An antagonistic rhizobacterium, Pseudomonas jessenii EC-S101, isolated from the rhizosphere of spinach, produces two related secondary metabolites, 3-[(1R)-hydroxyoctyl]-5-methylene-2(5H)-furanone (4,5-didehydroacaterin) (1) and 3-[(1R)-hydroxyhexyl]-5-methylene-2(5H)-furanone (2). This study demonstrated their in vitro inhibitory effects, in particular those of (1), against Aphanomyces cochlioides AC-5 and Pythium aphanidermatum PA-5. The compounds inhibited radial growth and induced morphological abnormalities characterized by hyperbranching and periodic swelling in AC-5 and PA-5 hyphae, respectively.
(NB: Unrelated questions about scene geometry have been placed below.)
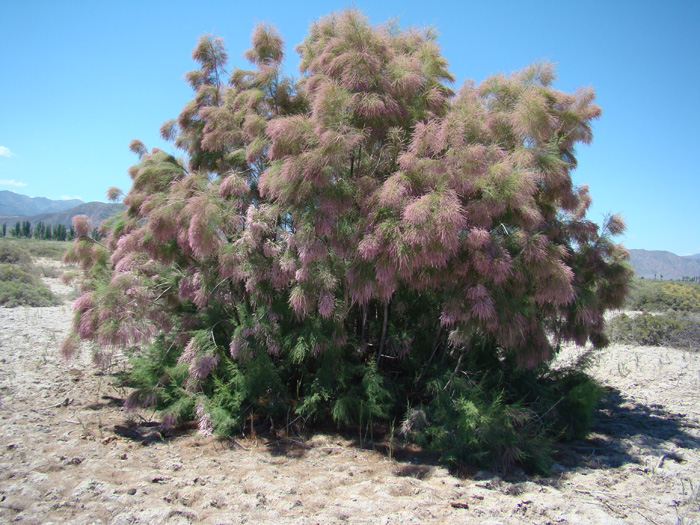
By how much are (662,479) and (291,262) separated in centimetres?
446

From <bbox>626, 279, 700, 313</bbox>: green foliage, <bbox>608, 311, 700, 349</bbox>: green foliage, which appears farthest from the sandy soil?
<bbox>626, 279, 700, 313</bbox>: green foliage

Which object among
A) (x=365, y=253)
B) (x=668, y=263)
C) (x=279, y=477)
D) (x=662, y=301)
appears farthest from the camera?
(x=668, y=263)

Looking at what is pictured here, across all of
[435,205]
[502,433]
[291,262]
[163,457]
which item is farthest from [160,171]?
[502,433]

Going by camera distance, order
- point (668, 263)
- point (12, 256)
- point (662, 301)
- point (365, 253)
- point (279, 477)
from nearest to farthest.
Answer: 1. point (365, 253)
2. point (279, 477)
3. point (662, 301)
4. point (12, 256)
5. point (668, 263)

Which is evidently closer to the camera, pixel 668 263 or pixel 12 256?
pixel 12 256

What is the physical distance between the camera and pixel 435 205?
144 inches

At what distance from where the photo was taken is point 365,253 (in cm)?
384

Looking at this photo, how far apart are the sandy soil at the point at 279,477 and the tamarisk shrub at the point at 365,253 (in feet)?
1.32

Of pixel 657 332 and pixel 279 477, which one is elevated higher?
pixel 657 332

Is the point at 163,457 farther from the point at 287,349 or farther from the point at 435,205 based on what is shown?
the point at 435,205

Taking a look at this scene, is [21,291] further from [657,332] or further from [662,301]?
[662,301]

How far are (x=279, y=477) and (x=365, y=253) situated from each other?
2.35m

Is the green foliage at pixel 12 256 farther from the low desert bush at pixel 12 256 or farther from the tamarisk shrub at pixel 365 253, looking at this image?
the tamarisk shrub at pixel 365 253

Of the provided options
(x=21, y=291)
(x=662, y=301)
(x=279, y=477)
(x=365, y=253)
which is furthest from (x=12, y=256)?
(x=662, y=301)
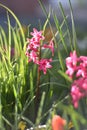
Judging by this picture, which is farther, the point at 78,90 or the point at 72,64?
the point at 72,64

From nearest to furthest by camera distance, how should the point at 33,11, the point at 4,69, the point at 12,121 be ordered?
the point at 12,121
the point at 4,69
the point at 33,11

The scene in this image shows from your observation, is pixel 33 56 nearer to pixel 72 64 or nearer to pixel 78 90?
pixel 72 64

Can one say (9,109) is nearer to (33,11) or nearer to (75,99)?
(75,99)

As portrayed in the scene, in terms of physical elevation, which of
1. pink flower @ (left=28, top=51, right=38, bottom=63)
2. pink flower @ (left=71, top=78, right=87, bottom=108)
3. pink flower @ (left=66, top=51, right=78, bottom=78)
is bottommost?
pink flower @ (left=71, top=78, right=87, bottom=108)

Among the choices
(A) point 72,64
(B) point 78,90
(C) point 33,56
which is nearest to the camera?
(B) point 78,90

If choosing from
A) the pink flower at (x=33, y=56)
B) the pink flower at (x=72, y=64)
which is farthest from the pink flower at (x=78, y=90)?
the pink flower at (x=33, y=56)

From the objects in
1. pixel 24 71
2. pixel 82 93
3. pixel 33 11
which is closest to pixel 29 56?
pixel 24 71

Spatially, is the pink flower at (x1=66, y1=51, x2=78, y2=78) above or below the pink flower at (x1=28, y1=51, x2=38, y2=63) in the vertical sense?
below

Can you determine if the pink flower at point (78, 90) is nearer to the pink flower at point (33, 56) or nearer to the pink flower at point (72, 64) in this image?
the pink flower at point (72, 64)

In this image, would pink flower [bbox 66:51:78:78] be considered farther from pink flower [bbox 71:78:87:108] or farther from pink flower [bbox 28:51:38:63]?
pink flower [bbox 28:51:38:63]

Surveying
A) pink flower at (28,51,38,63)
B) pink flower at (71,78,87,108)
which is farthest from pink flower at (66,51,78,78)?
pink flower at (28,51,38,63)

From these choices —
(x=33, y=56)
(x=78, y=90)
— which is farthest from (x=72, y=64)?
(x=33, y=56)
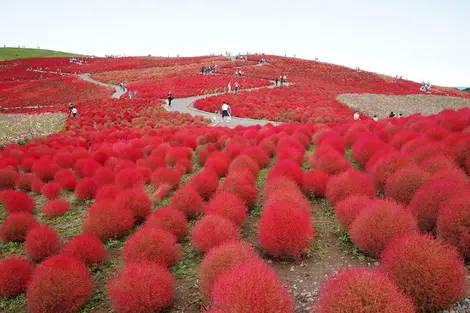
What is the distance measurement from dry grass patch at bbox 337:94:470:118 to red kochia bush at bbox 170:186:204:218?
24.8 meters

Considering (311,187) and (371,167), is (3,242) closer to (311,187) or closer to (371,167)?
(311,187)

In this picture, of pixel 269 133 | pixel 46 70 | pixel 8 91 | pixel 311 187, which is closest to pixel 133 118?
pixel 269 133

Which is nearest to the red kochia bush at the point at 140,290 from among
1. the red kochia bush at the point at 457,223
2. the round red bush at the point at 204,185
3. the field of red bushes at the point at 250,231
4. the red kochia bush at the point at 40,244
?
the field of red bushes at the point at 250,231

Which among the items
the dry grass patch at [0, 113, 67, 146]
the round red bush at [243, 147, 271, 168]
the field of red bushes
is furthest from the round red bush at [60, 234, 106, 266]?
the dry grass patch at [0, 113, 67, 146]

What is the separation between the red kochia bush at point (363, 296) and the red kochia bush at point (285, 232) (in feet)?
6.45

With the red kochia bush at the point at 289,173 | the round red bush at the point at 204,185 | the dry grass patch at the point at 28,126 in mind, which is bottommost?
the dry grass patch at the point at 28,126

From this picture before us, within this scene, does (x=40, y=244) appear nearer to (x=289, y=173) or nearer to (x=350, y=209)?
(x=289, y=173)

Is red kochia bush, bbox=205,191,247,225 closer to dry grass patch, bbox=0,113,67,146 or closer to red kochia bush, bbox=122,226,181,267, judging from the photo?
red kochia bush, bbox=122,226,181,267

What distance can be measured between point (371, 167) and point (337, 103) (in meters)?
24.3

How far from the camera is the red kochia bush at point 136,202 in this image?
7328 millimetres

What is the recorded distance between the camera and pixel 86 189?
9094mm

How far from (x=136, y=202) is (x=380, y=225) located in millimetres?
4892

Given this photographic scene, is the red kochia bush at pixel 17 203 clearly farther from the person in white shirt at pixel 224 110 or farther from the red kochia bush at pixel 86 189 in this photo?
the person in white shirt at pixel 224 110

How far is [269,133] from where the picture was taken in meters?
13.3
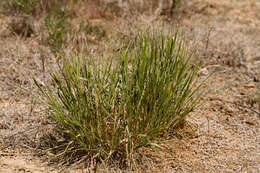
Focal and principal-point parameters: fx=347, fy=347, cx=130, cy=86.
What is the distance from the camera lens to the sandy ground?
82.6 inches

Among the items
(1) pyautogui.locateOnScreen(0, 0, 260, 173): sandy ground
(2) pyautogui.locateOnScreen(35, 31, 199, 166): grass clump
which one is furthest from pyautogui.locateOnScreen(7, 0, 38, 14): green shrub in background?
(2) pyautogui.locateOnScreen(35, 31, 199, 166): grass clump

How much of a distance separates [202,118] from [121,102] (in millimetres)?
877

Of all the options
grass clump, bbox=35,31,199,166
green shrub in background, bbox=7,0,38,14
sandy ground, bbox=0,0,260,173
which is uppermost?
green shrub in background, bbox=7,0,38,14

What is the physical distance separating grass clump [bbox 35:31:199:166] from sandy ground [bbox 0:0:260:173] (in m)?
0.17

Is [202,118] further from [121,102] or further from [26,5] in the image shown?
[26,5]

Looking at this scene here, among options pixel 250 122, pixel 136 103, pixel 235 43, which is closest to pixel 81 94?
pixel 136 103

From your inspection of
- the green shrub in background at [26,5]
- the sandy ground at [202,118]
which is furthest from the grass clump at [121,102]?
the green shrub in background at [26,5]

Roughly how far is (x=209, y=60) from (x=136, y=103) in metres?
1.76

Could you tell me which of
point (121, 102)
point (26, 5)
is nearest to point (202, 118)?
point (121, 102)

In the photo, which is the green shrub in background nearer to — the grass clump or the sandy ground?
the sandy ground

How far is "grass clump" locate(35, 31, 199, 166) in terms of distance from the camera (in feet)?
6.56

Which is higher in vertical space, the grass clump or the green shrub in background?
the green shrub in background

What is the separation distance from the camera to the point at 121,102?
6.58 ft

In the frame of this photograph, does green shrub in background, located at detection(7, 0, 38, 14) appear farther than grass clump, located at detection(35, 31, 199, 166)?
Yes
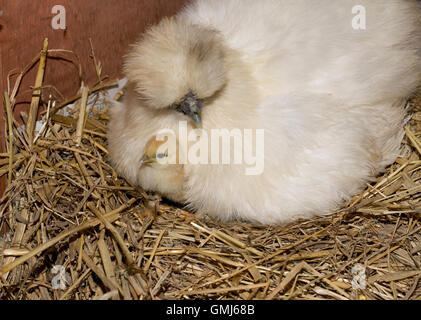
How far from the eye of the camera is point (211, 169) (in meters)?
2.13

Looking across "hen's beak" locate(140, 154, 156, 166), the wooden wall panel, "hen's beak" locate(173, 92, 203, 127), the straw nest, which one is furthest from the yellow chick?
the wooden wall panel

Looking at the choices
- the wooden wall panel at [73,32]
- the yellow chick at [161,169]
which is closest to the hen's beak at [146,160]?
the yellow chick at [161,169]

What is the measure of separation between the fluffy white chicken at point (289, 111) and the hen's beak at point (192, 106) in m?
0.07

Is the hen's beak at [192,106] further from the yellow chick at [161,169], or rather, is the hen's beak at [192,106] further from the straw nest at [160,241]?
the straw nest at [160,241]

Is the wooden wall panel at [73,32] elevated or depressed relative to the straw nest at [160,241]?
elevated

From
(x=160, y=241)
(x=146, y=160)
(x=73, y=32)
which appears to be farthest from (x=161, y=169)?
(x=73, y=32)

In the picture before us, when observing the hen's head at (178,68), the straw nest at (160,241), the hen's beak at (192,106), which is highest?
the hen's head at (178,68)

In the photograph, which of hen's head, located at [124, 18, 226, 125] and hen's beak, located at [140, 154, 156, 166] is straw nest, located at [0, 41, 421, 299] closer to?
hen's beak, located at [140, 154, 156, 166]

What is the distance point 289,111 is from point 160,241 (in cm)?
78

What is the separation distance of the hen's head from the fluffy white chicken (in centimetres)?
3

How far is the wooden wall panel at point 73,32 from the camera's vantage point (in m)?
2.13
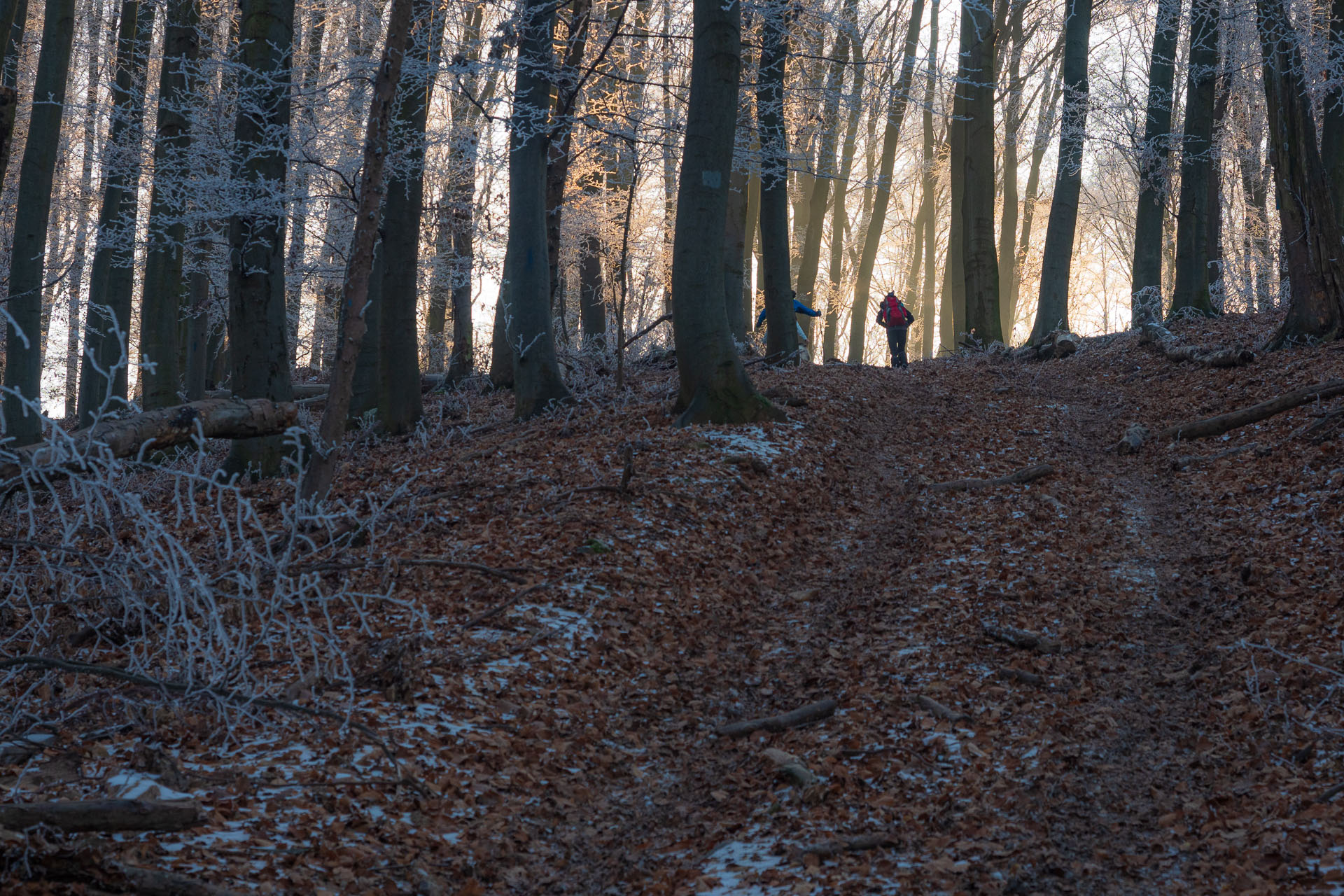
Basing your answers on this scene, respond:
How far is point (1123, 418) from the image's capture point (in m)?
10.9

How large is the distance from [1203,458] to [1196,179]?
9940 mm

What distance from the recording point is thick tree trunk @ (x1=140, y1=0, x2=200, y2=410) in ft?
38.8

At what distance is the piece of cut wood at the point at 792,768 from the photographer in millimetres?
4281

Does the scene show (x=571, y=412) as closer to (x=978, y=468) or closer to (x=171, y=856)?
(x=978, y=468)

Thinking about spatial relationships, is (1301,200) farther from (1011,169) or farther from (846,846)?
(1011,169)

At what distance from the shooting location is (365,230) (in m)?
6.50

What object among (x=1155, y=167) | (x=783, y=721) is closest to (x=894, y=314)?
(x=1155, y=167)

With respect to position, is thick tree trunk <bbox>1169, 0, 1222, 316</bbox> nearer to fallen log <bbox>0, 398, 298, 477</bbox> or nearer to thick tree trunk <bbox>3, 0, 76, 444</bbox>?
fallen log <bbox>0, 398, 298, 477</bbox>

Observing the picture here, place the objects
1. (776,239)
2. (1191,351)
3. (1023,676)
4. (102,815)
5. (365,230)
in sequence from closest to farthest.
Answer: (102,815) → (1023,676) → (365,230) → (1191,351) → (776,239)

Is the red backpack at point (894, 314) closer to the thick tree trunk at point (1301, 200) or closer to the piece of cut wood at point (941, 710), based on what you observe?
the thick tree trunk at point (1301, 200)

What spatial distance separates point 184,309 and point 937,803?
17.5 meters

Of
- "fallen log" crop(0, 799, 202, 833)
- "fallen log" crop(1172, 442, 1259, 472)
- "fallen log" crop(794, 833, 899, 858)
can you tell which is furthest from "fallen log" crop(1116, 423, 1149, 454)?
"fallen log" crop(0, 799, 202, 833)

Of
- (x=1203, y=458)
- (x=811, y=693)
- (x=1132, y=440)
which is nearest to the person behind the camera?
(x=811, y=693)

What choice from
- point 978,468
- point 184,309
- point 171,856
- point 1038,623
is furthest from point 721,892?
point 184,309
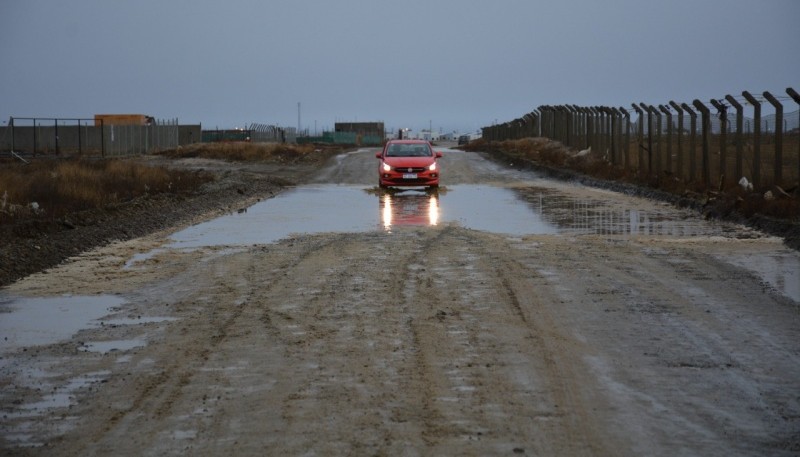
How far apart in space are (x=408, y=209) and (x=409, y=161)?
7142 mm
Staining with rhodamine-phalloidin, which binds to plasma-membrane-associated filamentous-actin (F-actin), revealed that tip-specific actin filaments were remodelled into a plaque-like form at an early stage of encounter (up to 24 h) with (1) or (2), whereas at later stages of encounter (48 h), the plaques were eliminated, reflecting the disorganization of actin arrays in the morphologically abnormal AC-5 and PA-5 hyphae. A similar response of actin disorganization was observed in AC-5 and PA-5 hyphae upon treatment with latrunculin B (3), an actin-assembly inhibitor produced by a sea sponge. It is suggested that (1) and (2) caused actin disorganization and their inhibitory activities were comparable to that of (3). Further ultrastructural observations substantiated abnormal functioning and delocalization of F-actin-linked cell organelles. © 2009 BSPP.